I'm trying to do too many things at once, and it feels really good.
Here's a quick list of stuff in my head:
So, I guess that's to say: I'm filling myself and hoping that a sense of self emerges. Speaking of which, I played two games that were not on the above list of stuff to do, recently. I played Blue Prince and I played Indika. I wanna share my thoughts with you.
Blue Prince, which is being talked about considerably right now, was kind of pathetic. On a technical level it was doing some really cool and interesting things, the loop ceased to be fun about 5 hours in. If you're unfamiliar, the game is like this: it has a roguelike resource management gameplay loop, in which you draft smallscale room puzzles from a large pool, three at a time. Some groups of room puzzles have "synergy" in either a puzzle axis (two rooms or more rooms are needed to complete one puzzle) or a resource management axis. As you place rooms on a grid, you deplete rooms from your draft pool. Rooms have various configurations of exits: exits can lead to empty spaces, which allow you to draft additional rooms, the exits of two adjacent rooms can be aligned to link them, and the exits can become dead-ends if blocked by an adjacent room's wall.
The primary tensions lies in both resource management and in gambling. You expend "steps" to traverse rooms, you expend "keys" to unlock exits which allows you to draft new rooms, you expend "gems" in order to pay additional costs on higher-value rooms when drafted, you expend "dice" in order to reroll drafts for better room selection, and you expend exits as you attempt to build out the map and are forced into corners. Running out of steps automatically ends a run. Running out of available exits soft-locks a run. Running out of keys increases the chance that a run will end, as possible exits get more and more likely to be locked as you advance through the game.
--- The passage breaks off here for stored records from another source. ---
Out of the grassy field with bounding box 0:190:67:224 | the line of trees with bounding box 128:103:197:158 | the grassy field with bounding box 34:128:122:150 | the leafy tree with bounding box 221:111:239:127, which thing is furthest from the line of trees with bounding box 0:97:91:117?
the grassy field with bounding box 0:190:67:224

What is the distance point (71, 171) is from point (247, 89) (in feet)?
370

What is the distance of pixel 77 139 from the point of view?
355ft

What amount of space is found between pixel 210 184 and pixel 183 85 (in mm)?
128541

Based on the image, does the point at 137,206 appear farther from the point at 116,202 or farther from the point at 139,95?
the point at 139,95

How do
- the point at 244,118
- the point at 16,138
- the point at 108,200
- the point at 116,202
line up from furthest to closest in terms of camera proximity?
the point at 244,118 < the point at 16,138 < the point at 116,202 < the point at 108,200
It's an incredibly fun puzzle game for about five hours during the first stages of investigation; however, there comes a point where it loses its charm. Puzzle games that I enjoy lock me out of gameplay by exceeding my ability to wrap my head around them. I enjoyed The Witness, I enjoyed Obduction, I enjoyed the platform, physics bullshit of Portal. Blue Prince isn't like that though. At the five hour mark, I had built up a beginner understanding of the mytery of the game and assembled a list of tasks I wanted to try and complete. And thus began a slog through hours of 10-30 minute runs where I was essentially rolling dice in the hopes that two rooms would appear side by side.
At no point was I really tearing my hair out over how to complete a puzzle, or throwing my hands up in defeat, like "okay, I get it, you're smarter than me!". There were objectives that were completely clear to me, and my mastery of the resource-management aspects of the game was sharp enough to keep runs going well into the 30 minute range, searching and praying for the right rooms to show up, doing everything I could to increase my chances. The amount of bad-luck I experienced has pushed me out of playing it further after about the 12 hour mark.
Still 30 bucks for 5 really solid hours of entertainment was alright. I just wish I hadn't tried to puzzle-game bash my head against it for all that additional time.
Indika, on the other hand, I would call excellent.
It's a beautiful, third-person adventure platformer about a russian orthodox nun in a fantastic world-war I era Russia. Indika is probably about 5 hours or so of pretty generic gameplay, but the gameplay feels like a vehicle for style and narrative that are the core of the experience. The game asks direct questions about faith and God, and what is free will anyway? It marries acts of religious observance to a points-based system that implies a gamification of the Christian soul, and at the end of the game it clearly and openly states a position on the final worth of these observances.
Part of me also feels like: am I actually a smart & thinking person? I think most of the time I act on instinct, not according to any great plan but just based on my predictive experience. Do I just have good luck? Have my experiences just trained me into a statistically successful pattern of behavior? Day-to-day, I don't think very clearly. I get lost in my kitchen, in the middle of tasks not knowing what to do, my floors pile up with dirty laundry and coats I throw off as soon as I get home. At work, if one of my bosses asked me a question, I would know intuitively which lie to tell to navigate that singular conversation, but I feel like an animal driven by instinct.
I guess those kinds of questions are a big reason I liked Indika. I can't really feel confident that even if the answers come out of my mouth, that I'm the one answering them.